### Fragmento proporcionado
◆ ◆ ◆ ◆

El año 2011, Cristóbal junto a Francisco Padilla de Drakos, una banda a la que el ex Santo Barrio apadrinó y produjo, organizaron en Matucana100 el festival Un paso adelante: la historia del ska en Chile, titulado en honor al clásico skalítico «One step beyond» de Madness y con un cartel multigeneracional nutrido por la primera y la segunda camada del género. El evento fue un éxito, aunque no ha vuelto a repetirse. «A lo mejor voy a tener que ser yo el que haga algo así de nuevo», desliza mientras explica la importancia de trabajar colectivamente. «Las bandas acá no tienen suficiente fuerza para llenar por sí solas, no es como la escena de la cumbia, ponte tú, el ska es más under. Pero si juntas a cuatro o cinco bandas, puedes asumir desafíos grandes en cuanto a espacios. Cada banda lleva a su público y se potencia, tú ganas de mi público y yo gano del tuyo, y es bueno como ejercicio, generamos registros. Al movimiento le falta una gestión más potente, articularse. También hay que tener en cuenta que el ska es un movimiento de culto, un poco como el jazz. Es un género que no tuvo la masividad del reggae, pese a tener bandas muy populares como los Cadillacs».

◆ ◆ ◆ ◆

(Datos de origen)
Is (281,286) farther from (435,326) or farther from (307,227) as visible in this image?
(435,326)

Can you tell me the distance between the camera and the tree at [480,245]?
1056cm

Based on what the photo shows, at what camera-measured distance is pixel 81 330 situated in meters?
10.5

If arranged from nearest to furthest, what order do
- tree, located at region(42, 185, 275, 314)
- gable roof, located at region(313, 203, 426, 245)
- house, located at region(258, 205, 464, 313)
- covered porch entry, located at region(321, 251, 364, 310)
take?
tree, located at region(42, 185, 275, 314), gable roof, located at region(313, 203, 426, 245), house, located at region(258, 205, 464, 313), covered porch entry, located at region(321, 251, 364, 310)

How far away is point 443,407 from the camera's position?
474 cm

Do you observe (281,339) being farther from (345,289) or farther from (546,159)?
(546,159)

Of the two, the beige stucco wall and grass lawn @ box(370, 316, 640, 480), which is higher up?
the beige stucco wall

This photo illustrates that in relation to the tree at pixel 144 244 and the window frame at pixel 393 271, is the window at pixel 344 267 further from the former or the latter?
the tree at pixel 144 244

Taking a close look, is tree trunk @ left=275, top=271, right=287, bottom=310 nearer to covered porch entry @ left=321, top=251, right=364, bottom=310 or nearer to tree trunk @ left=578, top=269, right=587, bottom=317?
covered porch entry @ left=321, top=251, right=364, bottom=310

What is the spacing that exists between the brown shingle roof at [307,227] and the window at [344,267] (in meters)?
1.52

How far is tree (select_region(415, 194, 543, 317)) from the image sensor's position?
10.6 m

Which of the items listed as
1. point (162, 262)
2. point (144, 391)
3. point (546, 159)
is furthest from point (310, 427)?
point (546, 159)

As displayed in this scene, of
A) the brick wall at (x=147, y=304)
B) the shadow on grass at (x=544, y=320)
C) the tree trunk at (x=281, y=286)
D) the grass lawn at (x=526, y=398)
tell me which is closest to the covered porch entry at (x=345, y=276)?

◆ ◆ ◆ ◆

### Lista de tareas
**a)** Según el fragmento sobre el ska en Chile, ¿en honor a qué canción se tituló el festival Un paso adelante?
**b)** Prolonga el fragmento sobre el ska en Chile a partir de su última oración.
Las líneas de datos no hacen falta.

### Respuestas del ejercicio
**a)** En honor a «One step beyond» de Madness.

**b)**
Sincero, admite que tuvo que cometer errores para aprender el valor de la unión: «Hubo una implosión en la primera escena del ska entre los tres grupos más fuertes, Santiago Rebelde, Sandino Rockers y nosotros como Santo Barrio. Para Corzario, el impacto de Santo Barrio fue algo medio fuerte y negativo, semana tras semana nos llegaban comentarios de que tiraba palos en sus shows. Nos dolió, pero lo entendimos y tomamos distancia. Los Sandino, por su lado, se metieron en el rollo político todavía más heavy, así que hubo una separación natural, pero medio ahueoná porque, en el fondo, lo que deberíamos haber hecho era seguir juntándonos para potenciarnos entre nosotros y potenciar a los que venían. El ego nos comió a todos». Hoy, maduro y templado, es cándido al reconocer su inmadurez y la de todos los implicados: «Corzario se creía el más rudeboy, nosotros los más famosos y Sandino los más políticos (se ríe). Nos faltó cachar que las diferencias enriquecen los movimientos y que, si hubiésemos seguido haciendo encuentros, aunque fuese una vez al año, nadie se hubiese hecho más pobre ni más rico y nos hubiésemos reforzado e integrado a más bandas. Lamentablemente no fue así. Uno no nace sabiéndoselas todas».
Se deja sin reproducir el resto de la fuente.